## EXTRACTED RECORDS
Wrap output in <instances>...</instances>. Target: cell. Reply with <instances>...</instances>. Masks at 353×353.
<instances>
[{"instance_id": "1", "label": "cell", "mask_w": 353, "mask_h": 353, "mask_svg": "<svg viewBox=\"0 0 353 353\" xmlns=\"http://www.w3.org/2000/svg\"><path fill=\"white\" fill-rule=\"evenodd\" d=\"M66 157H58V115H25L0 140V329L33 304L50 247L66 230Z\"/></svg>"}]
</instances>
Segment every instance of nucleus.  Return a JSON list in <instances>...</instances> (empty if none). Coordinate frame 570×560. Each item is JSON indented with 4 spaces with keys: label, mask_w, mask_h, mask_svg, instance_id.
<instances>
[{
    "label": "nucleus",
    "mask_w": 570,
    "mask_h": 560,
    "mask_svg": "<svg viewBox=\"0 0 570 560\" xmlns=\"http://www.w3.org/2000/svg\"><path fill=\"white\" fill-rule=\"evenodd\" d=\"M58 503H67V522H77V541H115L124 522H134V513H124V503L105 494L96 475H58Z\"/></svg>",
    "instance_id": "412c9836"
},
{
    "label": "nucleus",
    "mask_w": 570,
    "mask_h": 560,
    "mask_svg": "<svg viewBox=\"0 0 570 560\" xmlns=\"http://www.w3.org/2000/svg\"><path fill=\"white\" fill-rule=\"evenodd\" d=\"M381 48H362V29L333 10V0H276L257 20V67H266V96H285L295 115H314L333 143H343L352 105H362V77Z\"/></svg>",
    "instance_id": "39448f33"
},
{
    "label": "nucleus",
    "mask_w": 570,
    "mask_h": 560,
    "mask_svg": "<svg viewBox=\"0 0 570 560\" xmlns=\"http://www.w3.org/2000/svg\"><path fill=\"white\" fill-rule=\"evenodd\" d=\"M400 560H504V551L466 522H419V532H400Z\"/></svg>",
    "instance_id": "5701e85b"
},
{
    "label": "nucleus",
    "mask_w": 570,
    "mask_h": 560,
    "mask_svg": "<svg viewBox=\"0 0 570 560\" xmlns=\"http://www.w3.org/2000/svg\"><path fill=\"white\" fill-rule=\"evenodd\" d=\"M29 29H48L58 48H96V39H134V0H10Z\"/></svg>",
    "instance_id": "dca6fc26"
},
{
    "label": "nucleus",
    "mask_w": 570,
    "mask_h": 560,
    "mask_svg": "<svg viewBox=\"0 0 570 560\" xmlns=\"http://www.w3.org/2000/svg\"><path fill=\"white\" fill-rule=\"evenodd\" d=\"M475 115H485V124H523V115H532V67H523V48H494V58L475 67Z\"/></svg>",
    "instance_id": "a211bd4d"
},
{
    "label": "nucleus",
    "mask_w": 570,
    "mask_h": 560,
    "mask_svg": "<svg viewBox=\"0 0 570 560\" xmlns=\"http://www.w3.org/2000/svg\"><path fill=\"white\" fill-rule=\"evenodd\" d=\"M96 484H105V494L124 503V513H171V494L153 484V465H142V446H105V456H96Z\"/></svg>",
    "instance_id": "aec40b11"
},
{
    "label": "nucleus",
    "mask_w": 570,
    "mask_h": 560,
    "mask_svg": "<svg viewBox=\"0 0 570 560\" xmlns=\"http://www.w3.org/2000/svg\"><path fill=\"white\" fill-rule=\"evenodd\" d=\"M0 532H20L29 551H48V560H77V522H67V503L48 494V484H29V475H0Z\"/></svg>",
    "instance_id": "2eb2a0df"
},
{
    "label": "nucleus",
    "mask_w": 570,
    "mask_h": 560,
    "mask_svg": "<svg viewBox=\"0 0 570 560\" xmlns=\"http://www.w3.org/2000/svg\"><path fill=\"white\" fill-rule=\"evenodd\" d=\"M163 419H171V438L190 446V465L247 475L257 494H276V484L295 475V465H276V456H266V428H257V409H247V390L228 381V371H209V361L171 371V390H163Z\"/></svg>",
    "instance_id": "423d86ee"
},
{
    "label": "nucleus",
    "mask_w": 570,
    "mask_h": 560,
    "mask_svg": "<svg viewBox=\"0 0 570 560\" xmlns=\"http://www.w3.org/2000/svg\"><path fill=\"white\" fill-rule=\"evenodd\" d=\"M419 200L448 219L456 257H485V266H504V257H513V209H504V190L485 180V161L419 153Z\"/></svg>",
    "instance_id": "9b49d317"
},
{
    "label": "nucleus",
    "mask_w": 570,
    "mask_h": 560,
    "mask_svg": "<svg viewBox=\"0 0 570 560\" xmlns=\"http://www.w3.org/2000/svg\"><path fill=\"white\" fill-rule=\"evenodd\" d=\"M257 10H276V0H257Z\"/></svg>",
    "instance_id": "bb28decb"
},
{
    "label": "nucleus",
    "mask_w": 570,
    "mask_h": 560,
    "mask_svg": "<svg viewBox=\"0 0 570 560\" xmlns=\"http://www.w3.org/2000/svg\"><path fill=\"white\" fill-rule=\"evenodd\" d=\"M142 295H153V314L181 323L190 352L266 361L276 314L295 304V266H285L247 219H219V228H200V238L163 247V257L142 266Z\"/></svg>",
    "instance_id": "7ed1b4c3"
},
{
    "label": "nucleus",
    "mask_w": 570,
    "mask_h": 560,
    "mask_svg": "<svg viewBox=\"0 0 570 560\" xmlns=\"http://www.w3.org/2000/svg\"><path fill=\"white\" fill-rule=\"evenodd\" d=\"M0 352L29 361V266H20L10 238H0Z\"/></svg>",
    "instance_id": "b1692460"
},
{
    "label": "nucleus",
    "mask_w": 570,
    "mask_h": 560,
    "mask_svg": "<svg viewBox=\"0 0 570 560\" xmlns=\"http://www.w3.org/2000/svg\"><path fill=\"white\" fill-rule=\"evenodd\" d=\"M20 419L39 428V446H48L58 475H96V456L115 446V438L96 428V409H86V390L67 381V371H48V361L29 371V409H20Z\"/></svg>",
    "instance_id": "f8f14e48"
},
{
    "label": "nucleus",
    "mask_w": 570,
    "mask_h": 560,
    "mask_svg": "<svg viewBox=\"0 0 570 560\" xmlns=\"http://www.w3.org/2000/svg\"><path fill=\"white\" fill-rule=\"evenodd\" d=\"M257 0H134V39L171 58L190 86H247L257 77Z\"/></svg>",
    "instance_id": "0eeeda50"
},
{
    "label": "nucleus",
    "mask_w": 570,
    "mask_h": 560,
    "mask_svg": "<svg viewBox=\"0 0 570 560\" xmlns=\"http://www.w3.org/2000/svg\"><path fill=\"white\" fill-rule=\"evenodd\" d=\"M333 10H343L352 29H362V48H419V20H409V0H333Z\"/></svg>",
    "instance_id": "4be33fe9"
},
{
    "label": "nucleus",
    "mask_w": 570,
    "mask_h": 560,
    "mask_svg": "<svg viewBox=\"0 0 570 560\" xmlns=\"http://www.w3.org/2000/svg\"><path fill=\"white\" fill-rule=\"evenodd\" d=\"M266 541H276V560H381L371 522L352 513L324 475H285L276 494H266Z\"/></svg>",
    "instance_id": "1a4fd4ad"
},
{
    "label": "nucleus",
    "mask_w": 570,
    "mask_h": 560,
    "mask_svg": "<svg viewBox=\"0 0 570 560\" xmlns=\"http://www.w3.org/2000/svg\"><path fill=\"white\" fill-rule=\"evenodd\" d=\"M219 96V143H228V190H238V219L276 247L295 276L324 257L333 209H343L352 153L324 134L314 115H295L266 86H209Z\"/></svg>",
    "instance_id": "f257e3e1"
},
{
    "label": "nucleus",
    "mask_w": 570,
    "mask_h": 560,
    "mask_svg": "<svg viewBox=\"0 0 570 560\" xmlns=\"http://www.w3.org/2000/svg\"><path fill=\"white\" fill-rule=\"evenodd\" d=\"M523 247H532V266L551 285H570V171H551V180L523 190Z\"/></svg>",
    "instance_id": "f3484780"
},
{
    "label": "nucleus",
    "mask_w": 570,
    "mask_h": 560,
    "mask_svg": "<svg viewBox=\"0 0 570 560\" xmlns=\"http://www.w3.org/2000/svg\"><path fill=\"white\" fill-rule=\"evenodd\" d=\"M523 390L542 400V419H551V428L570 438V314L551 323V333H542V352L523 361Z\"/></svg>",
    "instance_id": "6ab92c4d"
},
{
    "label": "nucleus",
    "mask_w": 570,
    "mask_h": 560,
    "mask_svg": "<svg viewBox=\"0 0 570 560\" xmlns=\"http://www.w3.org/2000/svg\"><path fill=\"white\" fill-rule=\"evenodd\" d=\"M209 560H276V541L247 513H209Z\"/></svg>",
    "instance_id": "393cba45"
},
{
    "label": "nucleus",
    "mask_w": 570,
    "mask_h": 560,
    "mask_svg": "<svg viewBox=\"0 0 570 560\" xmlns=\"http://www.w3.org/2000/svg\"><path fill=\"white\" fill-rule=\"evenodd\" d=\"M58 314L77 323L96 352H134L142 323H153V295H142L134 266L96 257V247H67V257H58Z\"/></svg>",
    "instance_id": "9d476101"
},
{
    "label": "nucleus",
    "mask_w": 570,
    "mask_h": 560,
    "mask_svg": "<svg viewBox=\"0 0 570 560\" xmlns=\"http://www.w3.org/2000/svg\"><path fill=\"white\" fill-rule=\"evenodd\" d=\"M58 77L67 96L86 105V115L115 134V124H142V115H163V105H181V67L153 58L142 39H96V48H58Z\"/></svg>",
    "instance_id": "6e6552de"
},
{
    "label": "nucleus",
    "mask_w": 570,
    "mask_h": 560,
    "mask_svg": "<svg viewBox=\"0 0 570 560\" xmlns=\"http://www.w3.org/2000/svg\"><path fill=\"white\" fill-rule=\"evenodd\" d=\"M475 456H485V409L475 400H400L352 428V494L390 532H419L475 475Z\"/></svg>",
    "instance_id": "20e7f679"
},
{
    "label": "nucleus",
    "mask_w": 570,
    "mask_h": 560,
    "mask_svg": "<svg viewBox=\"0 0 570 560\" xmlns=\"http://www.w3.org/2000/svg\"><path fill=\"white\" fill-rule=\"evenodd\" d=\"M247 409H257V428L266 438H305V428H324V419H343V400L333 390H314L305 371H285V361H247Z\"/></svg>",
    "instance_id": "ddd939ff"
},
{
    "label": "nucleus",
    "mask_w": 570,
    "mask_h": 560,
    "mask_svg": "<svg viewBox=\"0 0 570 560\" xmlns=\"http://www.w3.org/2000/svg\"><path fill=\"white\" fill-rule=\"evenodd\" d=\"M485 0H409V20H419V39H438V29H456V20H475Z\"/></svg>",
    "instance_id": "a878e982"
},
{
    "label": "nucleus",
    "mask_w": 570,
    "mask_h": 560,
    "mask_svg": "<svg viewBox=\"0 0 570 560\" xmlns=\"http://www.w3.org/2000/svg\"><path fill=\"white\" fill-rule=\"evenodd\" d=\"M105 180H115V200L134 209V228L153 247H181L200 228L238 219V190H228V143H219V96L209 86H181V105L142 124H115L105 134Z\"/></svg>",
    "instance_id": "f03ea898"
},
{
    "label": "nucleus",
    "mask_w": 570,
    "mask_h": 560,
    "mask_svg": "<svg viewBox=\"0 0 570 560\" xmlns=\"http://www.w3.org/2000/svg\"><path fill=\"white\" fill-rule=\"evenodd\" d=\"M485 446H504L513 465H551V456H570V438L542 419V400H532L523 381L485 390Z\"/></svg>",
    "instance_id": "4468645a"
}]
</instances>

## WHAT THE TASK ASKS
Identify each line above that contains the string "JSON", and copy every one of those lines.

## RESULT OF THIS EXERCISE
Segment every instance of nucleus.  Return a JSON list in <instances>...</instances> (empty if none). Coordinate frame 570×560. Each item is JSON indented with 4 spaces with keys: label, mask_w, mask_h, mask_svg, instance_id.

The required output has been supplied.